La crise des 25 ans repose sur deux éléments clés : le choc entre les rêves d’enfance et la réalité adulte, ainsi que l’incertitude face à l’avenir. Caroline Depuydt explique que « le changement, la crise climatique, les préoccupations socio-économiques, les tensions politiques ou encore l’instabilité géopolitique provoquent des inquiétudes rendant difficile la projection dans l’avenir ». Ce sentiment d’instabilité alimente une crise existentielle, poussant certains young adults à remettre en question leurs choix de vie.

Les événements récents tels que la crise du Covid-19 ont eu un impact déterminant sur cette génération. Beaucoup de young adults ont vécu leur transition vers l’âge adulte pendant cette période chaotique. « Si certains ont pu repartir une fois la crise passée, d’autres, plus fragiles, ont dû mal à reprendre le train en marche », note-t-elle. La perte soudaine de liberté a intensifié un sentiment d’insécurité chez les young adults qui s’interrogent sur leur place dans la société.

Une génération Z plus ouverte sur ses émotions

Caroline Depuydt observe que ce phénomène n’est pas nouveau mais qu’il prend une tournure particulière avec la Gen Z. Cette génération communique plus facilement sur ses émotions et aborde sa vulnérabilité sans tabou. « Cette génération a beaucoup plus de facilité à communiquer sur ses émotions », explique-t-elle. Ce qui explique la crise existentielle dès la quarantaine.

Se poser ces questions tôt est perçu comme positif par Depuydt : « Mieux vaut traverser une crise à 25 ans et en sortir avec une meilleure compréhension de soi ». Cela permet aux young adults d’éviter des regrets futurs liés à un chemin tracé sans réflexion préalable.

Normaliser et accepter cette phase critique

La crise des 25 ans, selon Caroline Depuydt, ne doit pas être vue comme une pathologie mais plutôt comme un moment normal dans le développement personnel. Elle insiste sur l’importance de reconnaître cette phase pour mieux y faire face : « C’est une opportunité pour se reconnecter à ses valeurs profondes ».

Prendre du temps pour soi est essentiel afin de vérifier si nos actions sont toujours alignées avec nos valeurs personnelles. L’acceptation des émotions négatives telles que le doute ou la peur joue également un rôle crucial dans ce processus : « On est dans une société qui parfois n’autorise pas d’avoir ces émotions dites négatives alors qu’ils font partie de l’épanouissement personnel », justifie-t-elle.
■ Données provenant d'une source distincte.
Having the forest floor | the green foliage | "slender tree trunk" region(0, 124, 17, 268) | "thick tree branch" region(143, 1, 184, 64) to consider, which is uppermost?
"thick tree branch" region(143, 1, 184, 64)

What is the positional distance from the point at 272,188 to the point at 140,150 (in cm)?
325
Apprendre à tolérer l’incertitude pour mieux avancer

A 25 ans, il est naturel d’aspire aux « bons choix ». Cependant, Caroline Depuydt rappelle qu’il n’existe pas véritablement de bons ou mauvais choix ; seules comptent les expériences vécues qui permettent d’accroître notre connaissance personnelle. Elle encourage donc chacun à accueillir l’incertitude afin de rester attentif à soi-même.

Les crises existentielles peuvent varier tout au long de notre vie ; certaines personnes traversent plusieurs crises tandis que d’autres n’en rencontrent qu’une seule ou vivent leurs interrogations bien plus tardivement dans leur parcours professionnel ou personnel. Les motifs derrière ces crises sont souvent très diversifiés selon chaque individu.

Ainsi, comprendre et accepter ces remises en question peut devenir un atout précieux pour évoluer sereinement vers son avenir tout en préservant son bien-être mental.

Toujours perchée sur mes talons ou accrochée à mon téléobjectif, je vis au rythme des flashs et des confidences volées. Dans les coulisses d’un défilé ou derrière une haie lors d’un mariage de star, je déniche les instants qui font vibrer la planète people.